Reversible Errors by Scott Turow

Excerpted from an article in Magill’s Survey of American Literature, Revised Edition

First published: 2002

Type of work: Novel

The Work

Reversible Errors draws on Scott Turow’s pro bono death penalty defense work to show how even well-meaning prosecutors can cause justice to miscarry. Corporate attorney Arthur Raven has been assigned the final appeal in a notorious murder, the killing of a popular restaurateur. A ne’er-do-well named Rommy Gandolph has been convicted on circumstantial evidence and a confession evoked under pressure, and since he is both marginally retarded and disagreeable, his fated end has not provoked much sympathy. Raven, however, becomes convinced of Gandolph’s innocence and does battle with the two key figures in the prosecution: detective Larry Starczek, who elicited Gandolph’s confession, and Muriel Wynn, the prosecutor. Starczek and Wynn were once lovers, and since their attraction endures, their professional relationship is complicated by their residual feelings. Both are competent and ambitious, unwilling to simply admit error, especially given Gandolph’s confession and the absence of any other credible suspects.
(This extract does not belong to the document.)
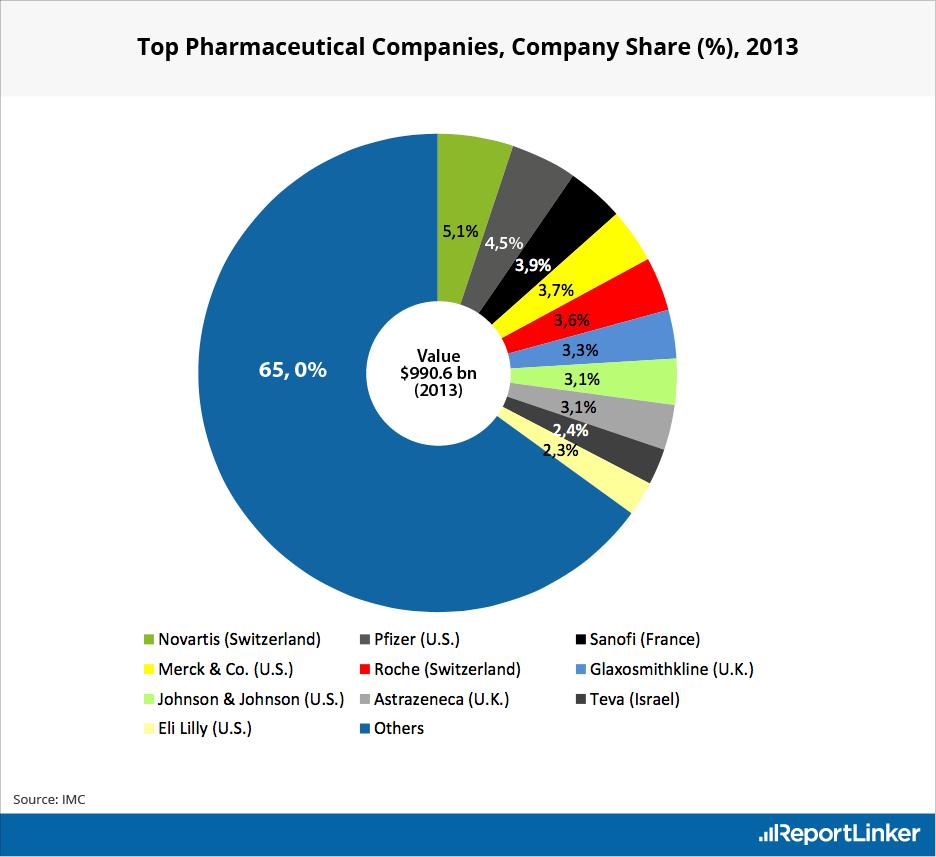 online pharma companies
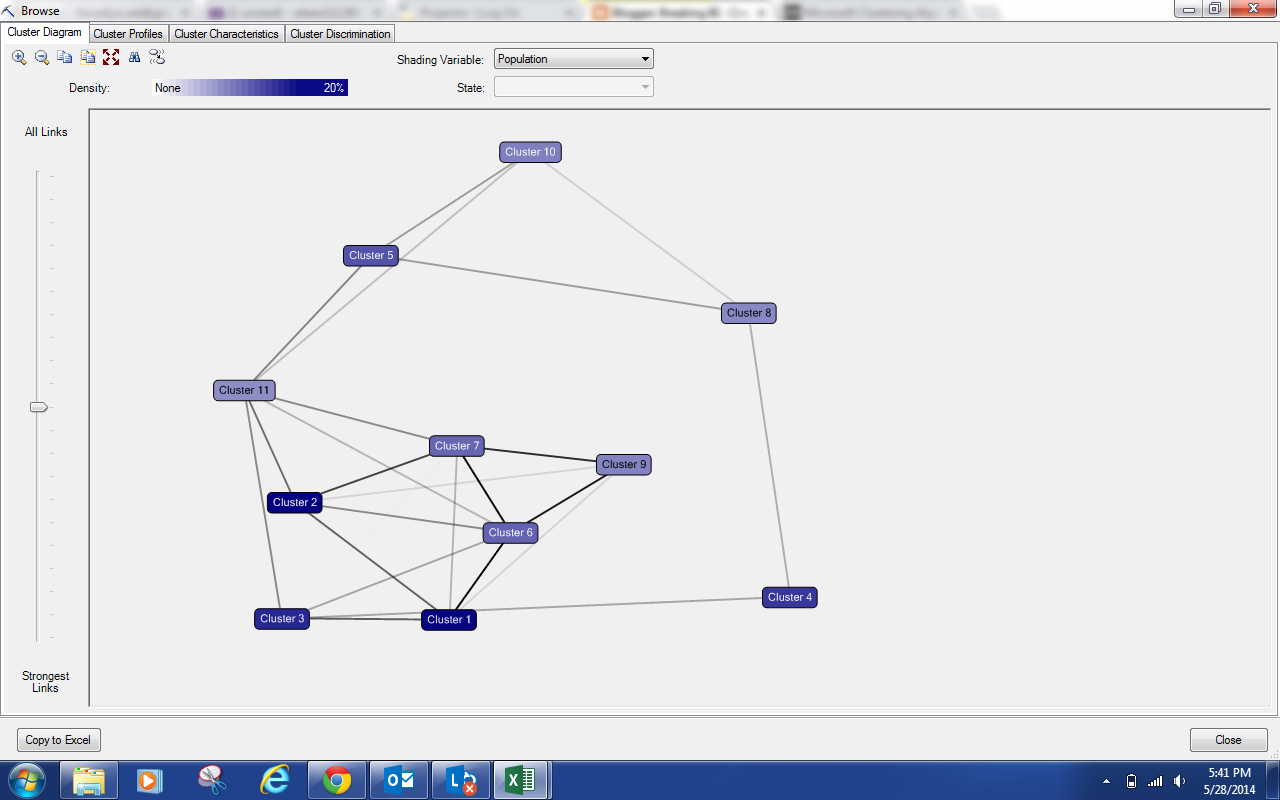 Breaking Bi  Data Mining In Excel Part 18  Clustering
Their debates about the correct response to Raven shows that prosecutorial intransigence can be more than simple stubbornness, for their motives include skepticism about the defense, a righteous regard for justice and the victim’s family, a yearning for closure, and a justifiable pride in what they regard as a job well done.

Raven is aided in his defense by Gillian Sullivan, the former judge who sentenced Gandolph, now disgraced after serving prison time for taking bribes. Raven consults her about the case, and they begin an affair, two lost souls united by Raven’s newfound belief in himself and his professional obligation. By setting up his prosecution and defense teams as two couples in the midst of affairs, Turow shows the human side of a process ordinarily considered dry and professional: Both Wynn and Raven are influenced by their personal and emotional states. For example, since she knows the detective as a lover, Wynn allows Starczek great leeway in his investigative conduct, a leeway not permitted a relative stranger. Raven’s zeal in defense of Gandolph is at least in part fueled by his desire to demonstrate his forceful masculinity before his new lover.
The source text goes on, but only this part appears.